Semi-surrogate modelling of droplets evaporation process via XGBoost integrated CFD simulations

• Published in: The Science of the total environment Vol. 895; p. 164968
• Main Authors: Yan, Yihuan, Li, Xueren, Sun, Weijie, Fang, Xiang, He, Fajiang, Tu, Jiyuan
• Format: Journal Article
• Language: English
• Published: Netherlands Elsevier B.V 15.10.2023
• Subjects: algorithms; CFD; data collection; droplets; Droplets evaporation; environment; evaporation; eXtreme gradient boosting (XGB); humidity; prediction; Semi-surrogate model; Supervised machine learning algorithm; temperature; CFD; ANN; DNN; AI; Supervised machine learning algorithm; Droplets evaporation; RANS; XGB; Semi-surrogate model; RH; UDF; eXtreme gradient boosting (XGB); ML
• ISSN: 0048-9697; 1879-1026; 1879-1026
• DOI: 10.1016/j.scitotenv.2023.164968

The applications of machine learning (ML) based approach are emerging as possible tools to accelerate CFD simulations.
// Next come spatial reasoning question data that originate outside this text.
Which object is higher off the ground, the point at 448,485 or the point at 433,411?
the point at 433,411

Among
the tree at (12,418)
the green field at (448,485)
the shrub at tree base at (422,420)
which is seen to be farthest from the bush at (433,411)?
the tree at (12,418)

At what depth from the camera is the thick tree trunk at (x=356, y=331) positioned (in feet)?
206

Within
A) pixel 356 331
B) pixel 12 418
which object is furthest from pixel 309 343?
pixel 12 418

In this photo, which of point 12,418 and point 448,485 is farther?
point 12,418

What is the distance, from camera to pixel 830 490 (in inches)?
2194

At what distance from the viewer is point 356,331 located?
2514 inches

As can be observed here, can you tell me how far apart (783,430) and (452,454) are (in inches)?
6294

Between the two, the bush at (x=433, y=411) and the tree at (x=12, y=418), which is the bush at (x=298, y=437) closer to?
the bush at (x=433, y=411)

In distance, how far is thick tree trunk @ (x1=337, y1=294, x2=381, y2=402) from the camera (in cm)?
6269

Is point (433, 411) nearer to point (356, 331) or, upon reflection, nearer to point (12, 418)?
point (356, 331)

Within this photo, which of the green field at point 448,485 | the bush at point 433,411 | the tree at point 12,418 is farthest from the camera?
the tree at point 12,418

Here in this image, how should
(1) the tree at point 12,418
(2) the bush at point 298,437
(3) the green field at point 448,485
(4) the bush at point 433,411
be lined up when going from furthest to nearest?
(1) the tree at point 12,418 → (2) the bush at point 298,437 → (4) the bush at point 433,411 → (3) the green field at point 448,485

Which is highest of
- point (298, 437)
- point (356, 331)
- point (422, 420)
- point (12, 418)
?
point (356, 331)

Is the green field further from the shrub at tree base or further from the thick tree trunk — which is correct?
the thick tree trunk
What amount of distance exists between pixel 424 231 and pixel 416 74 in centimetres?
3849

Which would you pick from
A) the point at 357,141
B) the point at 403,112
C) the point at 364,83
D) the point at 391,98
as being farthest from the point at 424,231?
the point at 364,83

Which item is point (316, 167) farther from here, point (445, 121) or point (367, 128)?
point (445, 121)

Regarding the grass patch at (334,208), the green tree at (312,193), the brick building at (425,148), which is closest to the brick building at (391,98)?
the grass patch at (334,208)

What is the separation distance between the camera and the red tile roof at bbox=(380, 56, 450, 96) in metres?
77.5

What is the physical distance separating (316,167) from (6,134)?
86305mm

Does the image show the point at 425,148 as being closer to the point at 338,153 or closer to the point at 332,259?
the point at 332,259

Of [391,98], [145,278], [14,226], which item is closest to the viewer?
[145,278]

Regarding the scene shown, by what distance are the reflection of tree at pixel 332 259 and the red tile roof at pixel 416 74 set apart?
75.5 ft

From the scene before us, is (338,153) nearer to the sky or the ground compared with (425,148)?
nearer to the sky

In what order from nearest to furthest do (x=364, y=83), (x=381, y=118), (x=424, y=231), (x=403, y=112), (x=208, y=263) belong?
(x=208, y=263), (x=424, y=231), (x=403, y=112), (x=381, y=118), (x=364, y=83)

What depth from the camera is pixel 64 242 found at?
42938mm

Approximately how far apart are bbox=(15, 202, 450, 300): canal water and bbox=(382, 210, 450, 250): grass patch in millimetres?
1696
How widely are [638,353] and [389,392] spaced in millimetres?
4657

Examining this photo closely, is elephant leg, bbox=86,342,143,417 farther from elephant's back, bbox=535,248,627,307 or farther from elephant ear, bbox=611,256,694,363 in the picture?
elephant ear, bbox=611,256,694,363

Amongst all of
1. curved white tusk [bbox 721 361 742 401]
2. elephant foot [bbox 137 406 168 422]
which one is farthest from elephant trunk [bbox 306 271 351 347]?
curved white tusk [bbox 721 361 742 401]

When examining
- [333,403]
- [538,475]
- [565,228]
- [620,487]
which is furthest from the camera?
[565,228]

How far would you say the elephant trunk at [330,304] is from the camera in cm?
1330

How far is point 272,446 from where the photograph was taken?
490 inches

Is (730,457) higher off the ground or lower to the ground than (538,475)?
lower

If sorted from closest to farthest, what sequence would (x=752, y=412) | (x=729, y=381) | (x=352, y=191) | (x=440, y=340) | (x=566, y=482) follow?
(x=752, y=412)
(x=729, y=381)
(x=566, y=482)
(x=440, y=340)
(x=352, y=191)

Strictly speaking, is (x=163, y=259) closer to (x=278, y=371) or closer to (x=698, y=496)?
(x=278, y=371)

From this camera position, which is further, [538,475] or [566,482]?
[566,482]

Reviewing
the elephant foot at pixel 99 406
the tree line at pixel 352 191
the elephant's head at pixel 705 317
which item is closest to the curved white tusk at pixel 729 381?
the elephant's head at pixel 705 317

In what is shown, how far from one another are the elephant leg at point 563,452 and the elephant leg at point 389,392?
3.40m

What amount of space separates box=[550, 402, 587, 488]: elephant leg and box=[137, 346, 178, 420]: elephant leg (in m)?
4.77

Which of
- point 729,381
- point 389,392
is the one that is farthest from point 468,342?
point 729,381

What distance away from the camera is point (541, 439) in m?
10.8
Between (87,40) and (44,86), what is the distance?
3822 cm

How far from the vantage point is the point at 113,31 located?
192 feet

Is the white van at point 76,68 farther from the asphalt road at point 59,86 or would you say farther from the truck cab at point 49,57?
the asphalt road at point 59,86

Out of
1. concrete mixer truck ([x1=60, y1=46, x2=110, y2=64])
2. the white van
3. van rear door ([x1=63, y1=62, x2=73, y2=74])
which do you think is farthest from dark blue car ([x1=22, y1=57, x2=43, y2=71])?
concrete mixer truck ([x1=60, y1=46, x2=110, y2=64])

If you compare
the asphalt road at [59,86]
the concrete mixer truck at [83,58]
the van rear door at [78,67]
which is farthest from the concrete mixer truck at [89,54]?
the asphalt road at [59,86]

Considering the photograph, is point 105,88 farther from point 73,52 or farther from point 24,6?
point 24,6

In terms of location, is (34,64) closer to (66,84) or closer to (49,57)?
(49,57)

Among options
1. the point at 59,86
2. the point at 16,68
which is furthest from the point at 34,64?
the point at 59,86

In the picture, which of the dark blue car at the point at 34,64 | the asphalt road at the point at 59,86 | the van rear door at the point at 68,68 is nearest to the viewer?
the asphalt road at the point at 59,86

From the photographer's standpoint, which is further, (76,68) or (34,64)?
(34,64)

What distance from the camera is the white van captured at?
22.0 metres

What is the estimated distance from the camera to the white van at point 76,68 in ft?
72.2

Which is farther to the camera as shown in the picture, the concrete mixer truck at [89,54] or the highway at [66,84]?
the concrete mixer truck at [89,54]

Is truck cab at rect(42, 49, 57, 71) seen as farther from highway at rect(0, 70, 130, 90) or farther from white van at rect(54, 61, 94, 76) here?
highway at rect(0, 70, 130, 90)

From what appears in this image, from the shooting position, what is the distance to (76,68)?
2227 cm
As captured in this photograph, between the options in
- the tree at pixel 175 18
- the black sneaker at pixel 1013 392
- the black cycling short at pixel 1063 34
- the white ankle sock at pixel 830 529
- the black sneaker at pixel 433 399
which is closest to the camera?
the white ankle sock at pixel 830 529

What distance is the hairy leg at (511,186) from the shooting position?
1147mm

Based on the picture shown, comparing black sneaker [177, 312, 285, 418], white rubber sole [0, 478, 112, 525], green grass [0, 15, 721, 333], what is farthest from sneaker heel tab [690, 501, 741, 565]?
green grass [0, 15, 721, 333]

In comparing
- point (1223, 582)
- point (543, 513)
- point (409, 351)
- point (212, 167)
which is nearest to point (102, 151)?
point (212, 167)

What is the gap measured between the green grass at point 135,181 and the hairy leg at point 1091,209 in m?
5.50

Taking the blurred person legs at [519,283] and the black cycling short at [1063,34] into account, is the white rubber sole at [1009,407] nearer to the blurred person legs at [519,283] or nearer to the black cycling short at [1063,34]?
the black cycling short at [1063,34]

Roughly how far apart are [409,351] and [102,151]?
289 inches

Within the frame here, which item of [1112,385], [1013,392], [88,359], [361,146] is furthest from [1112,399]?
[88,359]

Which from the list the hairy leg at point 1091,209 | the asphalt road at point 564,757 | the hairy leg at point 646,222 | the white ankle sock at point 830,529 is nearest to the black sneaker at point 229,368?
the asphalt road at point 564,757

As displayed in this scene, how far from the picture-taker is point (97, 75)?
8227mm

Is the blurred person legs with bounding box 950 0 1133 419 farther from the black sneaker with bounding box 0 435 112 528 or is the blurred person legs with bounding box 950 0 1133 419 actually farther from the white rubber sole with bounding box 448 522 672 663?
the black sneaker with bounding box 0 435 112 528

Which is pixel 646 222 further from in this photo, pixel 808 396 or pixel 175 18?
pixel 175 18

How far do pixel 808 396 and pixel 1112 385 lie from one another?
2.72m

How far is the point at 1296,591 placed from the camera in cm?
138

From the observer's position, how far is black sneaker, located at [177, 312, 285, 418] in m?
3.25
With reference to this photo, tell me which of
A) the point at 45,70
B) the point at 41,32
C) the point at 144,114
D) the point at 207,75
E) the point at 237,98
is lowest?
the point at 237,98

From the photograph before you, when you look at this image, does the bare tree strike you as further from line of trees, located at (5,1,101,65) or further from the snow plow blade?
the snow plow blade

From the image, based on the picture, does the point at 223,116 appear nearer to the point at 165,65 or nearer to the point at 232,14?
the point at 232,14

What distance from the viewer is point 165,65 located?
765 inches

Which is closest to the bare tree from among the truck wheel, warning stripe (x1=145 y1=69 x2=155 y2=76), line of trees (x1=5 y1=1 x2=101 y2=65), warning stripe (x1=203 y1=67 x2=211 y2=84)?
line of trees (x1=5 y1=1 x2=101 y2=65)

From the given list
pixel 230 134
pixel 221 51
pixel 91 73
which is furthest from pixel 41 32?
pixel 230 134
This study proposed a semi-surrogate model for CFD with integration of the cutting-edge ML algorithm, eXtreme Gradient Boosting (XGB), which enlightened a possible pathway to effectively and efficiently solve and predict those costly but highly repetitive fluid dynamics-related problems. Droplet evaporation, a complex but essential phenomenon in respiratory droplets transport, was studied as the practical case using the proposed model. Droplets evaporation and dynamic size distributions were firstly tracked under various combinations of indoor humidity and temperature using traditional Eulerian-Lagrangian CFD framework, followed by generating several datasets for XGB training. The trained XGB was then used to interpret the evaporated droplets size over time under new combinations of indoor conditions. Outcomes revealed that well-trained XGB-base semi-surrogate model was capable of interpreting complex non-linear relationships between droplets dynamic parameters (diameter and time) and indoor parameters (humidity and temperature). For each specific parameter, the predictive error of well-trained XGB could retain below 5 % and its prediction speed was found nearly 1 million times faster than that of new CFD simulations. Successful applications of XGB in conjunction with CFD demonstrated its great potential on providing rapid and more efficient predictions of complex, costly and repetitive fluid dynamics-related phenomenons (e.g. droplets evaporation). Also, the XGB predicted droplets evaporation data from this study could be further applied as initial conditions into new simulations via the User-defined function (UDF). [Display omitted] •A semi-surrogate model is developed via integrating XGBoost and CFD approach.•Droplet dynamic characteristic is properly predicted using the semisurrogate model.•Well-trained model is able to have less than 5 % errors in predicting specific data.•Using XGBoost on predicting droplet diameters is 1 million faster than using CFD.•Semi-surrogate model enables a cost-effective prediction of large-scale problems.